For Compulsive Browsers, On-Line Shopping is No Bargain

LADUE, Missouri.  Roy Griggins made enough money in his lifetime as a manufacturer of flanges and hasps to retire in comfort, but he still keeps a watchful eye on his bank balance.   “My wife Peggy loves to shop,” he says, shaking his head with a rueful smile.  “Or more precisely, she loves the experience of shopping–walking the length of the counter and then asking the salesgirl ‘Haven’t you got something just a little more expensive?’”

“I love spending my second husband’s first wife’s money!”


These days, of course, Peggy Griggins and the “gals” she used to go shopping with are stuck indoors, limited to on-line purchases and missing out on the camaraderie they enjoyed as they broke retail sales records in upscale malls around this affluent suburb of St. Louis.  “I miss Lenora at Schuchtermeir’s,” she says of her favorite employee at a local clothing store that specializes in bright pinks and greens in “preppy” stylings.  “It’s just not the same, watching the skies for some drone to arrive from something-or-other-dot-com,” she adds as she starts to make herself an Old Fashioned at 4:42 p.m., causing her husband to intervene.

“If I can’t go shopping, I’m going to get stinking drunk.”


“Not yet, Peg,” he says sternly.  “You know the rule.”

Peggy Griggins and others in her situation suffer from Shopping Deficiency Syndrome, or “SDS” as it is known in the short-hand parlance of the emergency rooms of hospitals here.  “We’re overwhelmed, so we need to practice ‘triage,’” says Dr. Wendell Murphy of NovaMatrixSignetYaddaYadda Healthcare, a regional hospital conglomerate.  “Women are wheeled in here who haven’t used their credit cards in five weeks, we treat them immediately.  Patients who were able to buy something frivolous on a recent shopping trip for ‘essentials’–their credit cards may still have a pulse in them.  We sedate them and plunk them down in front of the Home Shopping Channel.”

“Each boot comes with a mini-bar and room air conditioner.”
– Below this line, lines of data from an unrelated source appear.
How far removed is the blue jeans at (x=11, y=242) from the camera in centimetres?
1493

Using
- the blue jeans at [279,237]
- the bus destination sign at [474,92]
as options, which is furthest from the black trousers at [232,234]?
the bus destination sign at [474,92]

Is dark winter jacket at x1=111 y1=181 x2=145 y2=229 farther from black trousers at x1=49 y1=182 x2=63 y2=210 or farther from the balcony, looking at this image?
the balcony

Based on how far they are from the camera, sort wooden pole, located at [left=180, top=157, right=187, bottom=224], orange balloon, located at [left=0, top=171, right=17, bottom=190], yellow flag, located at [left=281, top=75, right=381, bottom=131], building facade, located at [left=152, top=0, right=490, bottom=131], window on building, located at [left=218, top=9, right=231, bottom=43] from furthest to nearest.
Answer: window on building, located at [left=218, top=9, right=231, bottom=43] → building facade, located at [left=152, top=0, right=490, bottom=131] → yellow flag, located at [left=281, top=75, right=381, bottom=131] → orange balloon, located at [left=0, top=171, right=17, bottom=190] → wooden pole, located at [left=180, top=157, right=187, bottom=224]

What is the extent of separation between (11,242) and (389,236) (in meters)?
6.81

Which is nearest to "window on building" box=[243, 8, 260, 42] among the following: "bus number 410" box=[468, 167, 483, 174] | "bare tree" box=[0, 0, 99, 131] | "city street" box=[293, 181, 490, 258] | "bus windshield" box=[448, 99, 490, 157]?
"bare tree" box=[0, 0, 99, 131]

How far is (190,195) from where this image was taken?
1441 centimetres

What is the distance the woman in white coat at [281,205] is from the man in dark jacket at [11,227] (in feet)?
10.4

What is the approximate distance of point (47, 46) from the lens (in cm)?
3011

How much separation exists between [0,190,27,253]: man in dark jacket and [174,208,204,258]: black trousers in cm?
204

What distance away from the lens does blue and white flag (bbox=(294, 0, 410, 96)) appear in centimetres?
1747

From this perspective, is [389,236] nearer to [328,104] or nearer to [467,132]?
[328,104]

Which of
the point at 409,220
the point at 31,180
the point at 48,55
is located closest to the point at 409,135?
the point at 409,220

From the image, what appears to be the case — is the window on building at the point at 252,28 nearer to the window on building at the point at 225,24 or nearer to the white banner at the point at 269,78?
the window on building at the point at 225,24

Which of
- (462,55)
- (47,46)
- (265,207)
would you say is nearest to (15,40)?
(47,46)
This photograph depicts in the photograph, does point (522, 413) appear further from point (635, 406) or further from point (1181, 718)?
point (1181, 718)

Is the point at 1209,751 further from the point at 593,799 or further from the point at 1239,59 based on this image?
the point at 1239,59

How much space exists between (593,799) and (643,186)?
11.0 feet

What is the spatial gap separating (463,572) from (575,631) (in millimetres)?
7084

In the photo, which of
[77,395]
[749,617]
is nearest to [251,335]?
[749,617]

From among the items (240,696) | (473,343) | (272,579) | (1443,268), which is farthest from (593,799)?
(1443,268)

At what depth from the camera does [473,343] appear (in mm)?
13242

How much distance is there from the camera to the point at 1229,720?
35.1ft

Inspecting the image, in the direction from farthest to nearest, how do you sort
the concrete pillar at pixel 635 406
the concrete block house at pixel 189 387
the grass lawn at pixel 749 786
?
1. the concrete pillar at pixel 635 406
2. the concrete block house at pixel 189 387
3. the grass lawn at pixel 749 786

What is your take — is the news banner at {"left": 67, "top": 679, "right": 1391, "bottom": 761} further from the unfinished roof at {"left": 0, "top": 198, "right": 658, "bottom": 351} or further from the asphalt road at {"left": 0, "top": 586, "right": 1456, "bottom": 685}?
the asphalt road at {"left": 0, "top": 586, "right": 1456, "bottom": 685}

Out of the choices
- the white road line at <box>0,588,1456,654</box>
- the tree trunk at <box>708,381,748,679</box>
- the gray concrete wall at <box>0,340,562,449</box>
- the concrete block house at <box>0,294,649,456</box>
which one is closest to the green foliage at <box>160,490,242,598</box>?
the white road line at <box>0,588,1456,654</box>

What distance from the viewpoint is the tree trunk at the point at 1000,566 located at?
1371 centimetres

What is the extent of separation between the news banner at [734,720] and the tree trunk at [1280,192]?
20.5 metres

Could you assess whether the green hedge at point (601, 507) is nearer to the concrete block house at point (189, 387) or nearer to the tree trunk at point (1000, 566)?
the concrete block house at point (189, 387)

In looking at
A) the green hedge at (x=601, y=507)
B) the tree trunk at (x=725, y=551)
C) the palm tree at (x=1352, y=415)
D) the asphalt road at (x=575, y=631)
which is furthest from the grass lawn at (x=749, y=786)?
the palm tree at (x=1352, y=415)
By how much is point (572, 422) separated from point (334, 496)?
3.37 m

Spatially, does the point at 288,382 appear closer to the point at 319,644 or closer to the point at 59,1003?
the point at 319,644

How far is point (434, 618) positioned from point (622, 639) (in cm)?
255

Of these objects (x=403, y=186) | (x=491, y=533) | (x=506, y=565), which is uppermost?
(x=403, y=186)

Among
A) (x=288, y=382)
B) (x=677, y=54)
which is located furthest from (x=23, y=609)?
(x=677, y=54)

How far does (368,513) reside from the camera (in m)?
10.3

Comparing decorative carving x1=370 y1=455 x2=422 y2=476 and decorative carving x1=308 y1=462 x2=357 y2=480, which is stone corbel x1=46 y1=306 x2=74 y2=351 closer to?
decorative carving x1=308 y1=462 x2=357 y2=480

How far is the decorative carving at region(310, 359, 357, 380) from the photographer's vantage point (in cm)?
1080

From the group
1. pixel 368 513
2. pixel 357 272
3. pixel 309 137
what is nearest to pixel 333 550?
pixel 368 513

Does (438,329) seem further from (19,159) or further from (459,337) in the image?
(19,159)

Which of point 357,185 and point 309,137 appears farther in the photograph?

Economists say “flattening the curve” of the SDS contagion is essential if America is to avoid a deep recession that could decimate supply chains, bankrupt marginal businesses and causes household pets to break out in mange.  “We’re already seeing the impact on high-margin items of dubious utility,” says Bridget Adamley, a professor at the University of Massachusetts-Seekonk.  “Accessories that were previously available in seafoam, charcoal, taupe, dusty rose and teal now are only offered in black or white, take it or leave it.  I don’t know what I would tell a young girl who’s dreaming of a low-paid job with long hours–including weekends–in women’s ready-to-wear.”

“How did they know I still have money to spend?”


For the time being, however, shopping mavens such as Peggy Griggins and her friend Maeve Cleveland can only suffer while they await the results of the race to develop a vaccine that would put them out of their misery by Black Friday, the day after Thanksgiving and the busiest shopping day of the year.  “Not so much for me, I’ve had a full shopping life,” says Cleveland, who has unused availability on the six private label credit cards in her bulging wallet.  “It’s more for the children, who’ll go into an American Girls doll store someday and find the shelves empty.”